Questions about naming conventions.
The vast majority of packages when they install create in site-packages two directories with names like:
foobar foobar-1.2.3.dist-info (or egg-info)
However PyYAML creates:
and there is also this:
which is not associated with a versioned package.
import yaml import pkg_resources print(yaml.__version__)
Traceback (most recent call last): File "<stdin>", line 1, in <module> AttributeError: module 'pkg_resources' has no attribute '__version__'
So by what method could code working outside of python possibly determine that "yaml" goes with "PyYAML"? Is this a common situation?
Is pkg_resources actually a package? Does it make sense for a common package repository to have a single instance of this directory or should each installed python based program retain its own version of this?
There are some other files that live in site-packages which are not actually packages. The list so far is:
#some dynamic libraries, like kiwisolver.cpython-36m-x86_64-linux-gnu.so
#some pth files, but always so far with an explicit version number, like sphinxcontrib_applehelp-1.0.2-py3.8-nspkg.pth #or associated with a package with a version number like: setuptools setuptools-46.1.3.dist-info setuptools.pth
#some py files, apparently when that package does not make a corresponding #directory like: zipp-3.1.0.dist-info zipp.py
#initialization file "site" as site.py site.pyc
Any others to look out for? That is, files which might be installed in site-packages but which should not be shared.
Hopefully this next is an appropriate question for this list, since the issue arises from how python loads packages. Is there any way to avoid collisions between python based programs other than activating and deactivating their virtualenvs, or redefining PYTHONPATH, before each is used? Programs that have the property that their library loading is determinate (usually the case with C, fortran, bash scripts, etc.)one can construct a bash script (for instance) which runs 3 programs in order like so:
prog1 prog2 prog3 # spawns subprocesses which run prog2 and prog1
and there are not generally any issues. (Yes, one can create a mess with LD_PRELOAD and the like.) But if those 3 are python programs unless prog1, prog2, prog3 are all built into the same virtualenv, which usually means they come from the same software distribution, I don't see how to avoid conflicts for the first two cases without activating/deactivating each one, which looks like it might be tricky in the 3rd case.

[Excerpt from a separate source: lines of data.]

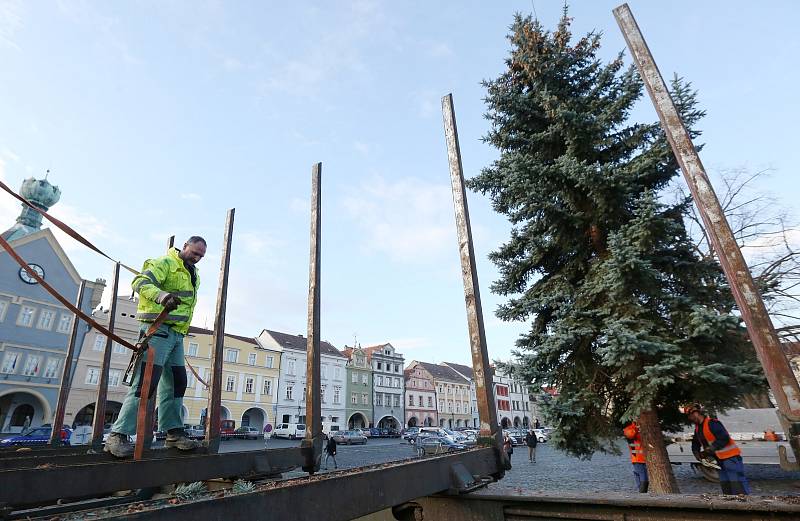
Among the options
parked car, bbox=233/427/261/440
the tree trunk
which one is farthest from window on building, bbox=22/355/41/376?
the tree trunk

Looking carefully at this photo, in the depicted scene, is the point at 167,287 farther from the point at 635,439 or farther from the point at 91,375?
the point at 91,375

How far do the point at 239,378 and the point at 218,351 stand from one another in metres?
41.3

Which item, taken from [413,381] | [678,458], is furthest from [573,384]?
[413,381]

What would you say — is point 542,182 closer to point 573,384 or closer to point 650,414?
point 573,384

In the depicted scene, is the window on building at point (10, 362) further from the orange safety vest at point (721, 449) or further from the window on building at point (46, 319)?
the orange safety vest at point (721, 449)

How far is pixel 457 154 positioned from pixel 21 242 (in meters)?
37.6

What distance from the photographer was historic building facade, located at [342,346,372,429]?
53719 mm

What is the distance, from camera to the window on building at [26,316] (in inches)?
1134

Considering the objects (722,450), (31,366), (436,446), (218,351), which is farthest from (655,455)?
(31,366)

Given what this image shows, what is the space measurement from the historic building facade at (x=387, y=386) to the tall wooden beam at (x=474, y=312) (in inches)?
2167

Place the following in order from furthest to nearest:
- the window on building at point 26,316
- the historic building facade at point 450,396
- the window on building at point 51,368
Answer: the historic building facade at point 450,396 → the window on building at point 51,368 → the window on building at point 26,316

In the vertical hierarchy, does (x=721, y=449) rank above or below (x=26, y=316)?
below

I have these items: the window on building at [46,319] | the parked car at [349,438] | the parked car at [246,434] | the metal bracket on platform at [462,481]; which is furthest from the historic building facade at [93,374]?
the metal bracket on platform at [462,481]

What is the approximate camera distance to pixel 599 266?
26.1ft
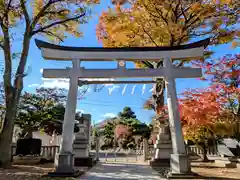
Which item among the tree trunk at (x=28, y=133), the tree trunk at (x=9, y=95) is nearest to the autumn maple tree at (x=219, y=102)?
the tree trunk at (x=9, y=95)

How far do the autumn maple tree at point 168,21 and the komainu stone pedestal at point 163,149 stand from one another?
1529mm

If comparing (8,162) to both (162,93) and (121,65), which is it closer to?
(121,65)

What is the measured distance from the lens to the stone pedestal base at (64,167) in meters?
5.79

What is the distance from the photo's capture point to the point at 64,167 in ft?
19.4

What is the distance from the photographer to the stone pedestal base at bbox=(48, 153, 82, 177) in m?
5.79

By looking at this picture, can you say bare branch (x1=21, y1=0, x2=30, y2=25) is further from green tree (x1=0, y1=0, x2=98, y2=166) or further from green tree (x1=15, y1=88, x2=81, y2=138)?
green tree (x1=15, y1=88, x2=81, y2=138)

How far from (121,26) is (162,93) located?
3885 millimetres

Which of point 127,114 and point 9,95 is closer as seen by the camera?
point 9,95

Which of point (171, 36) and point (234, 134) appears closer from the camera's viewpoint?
point (234, 134)

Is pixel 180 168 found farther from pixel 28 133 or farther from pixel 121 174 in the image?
pixel 28 133

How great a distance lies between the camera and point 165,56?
7.00m

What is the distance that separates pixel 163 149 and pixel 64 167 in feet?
15.8

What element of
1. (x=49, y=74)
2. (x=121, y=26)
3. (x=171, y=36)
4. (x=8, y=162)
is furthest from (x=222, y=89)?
(x=8, y=162)

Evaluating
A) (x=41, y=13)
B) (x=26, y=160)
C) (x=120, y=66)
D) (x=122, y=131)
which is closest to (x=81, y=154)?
(x=26, y=160)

If one has a directory like:
Other than using PYTHONPATH to direct to it with an absolute path, is there any way to force prog to only import from that specific site-packages? Let me try that again. Is there a way to tell prog via any environmental variable to look in "../lib/python3.6/site-packages" (and nowhere else) for imports, with the reference directory being that where prog is installed, not where the process PWD might happen to be. Because if that was possible it might allow a sort of "set it and forget it" method like
export PYTHONRELPATHFROMPROG="../lib/python3.6/site-packages prog1 #uses prog1 site-package prog2 #uses prog2 site-package prog3 #uses prog3 site-package # prog1 subprocess #uses prog1 site-package # prog2 subprocess #uses prog2 site-package
(None of which would be necessary if python programs could import specific versions reliably from a common directory containing multiple versions of each package.)
On Thu, Jun 25, 2020 at 10:46 AM David Mathog firstname.lastname@example.org wrote:
On Thu, Jun 25, 2020 at 12:37 AM Paul Moore email@example.com wrote:
I think the key message here is that you won't be *re*-inventing the wheel. This is a wheel that still needs to be invented.
It _was_ invented, but it is off round and gives a rough ride. As noted in the first post this:
__requires__ = ['scipy <1.3.0,>=1.2.0', 'anndata <0.6.20', 'loompy <3.0.0,>=2.00', 'h5py <2.10'] import pkg_resources
was able to load the desired set of package-versions for scanpy, but setting a version number constraint on scanpy itself at the end of that list, one which matched the version that the preceding commands successfully loaded, broke it. So it is not reliable.
And the entire __requires__ kludge is only present because for reasons beyond my pay grade this:
import pkg_resources pkg_resources.require("scipy<1.3.0,>=1.2.0;anndata<0.6.20;etc.") import scipy import anndata #etc.
cannot work because by default "import pkg_resources" keeps only the most recent version rather than making up a tree (or list or hash or whatever) and waiting to see if there are any version constraints to be applied at the time of actual package import.
What I'm doing now is basically duct tape and bailing wire to work around those deeper issues. In terms of language design, a much better fix would be to modify pkg_resources so that it will always successfully load the required versions from a designated directory which contains multiple versions of packages, and modify the package maintenance tools so that they can maintain such a directory.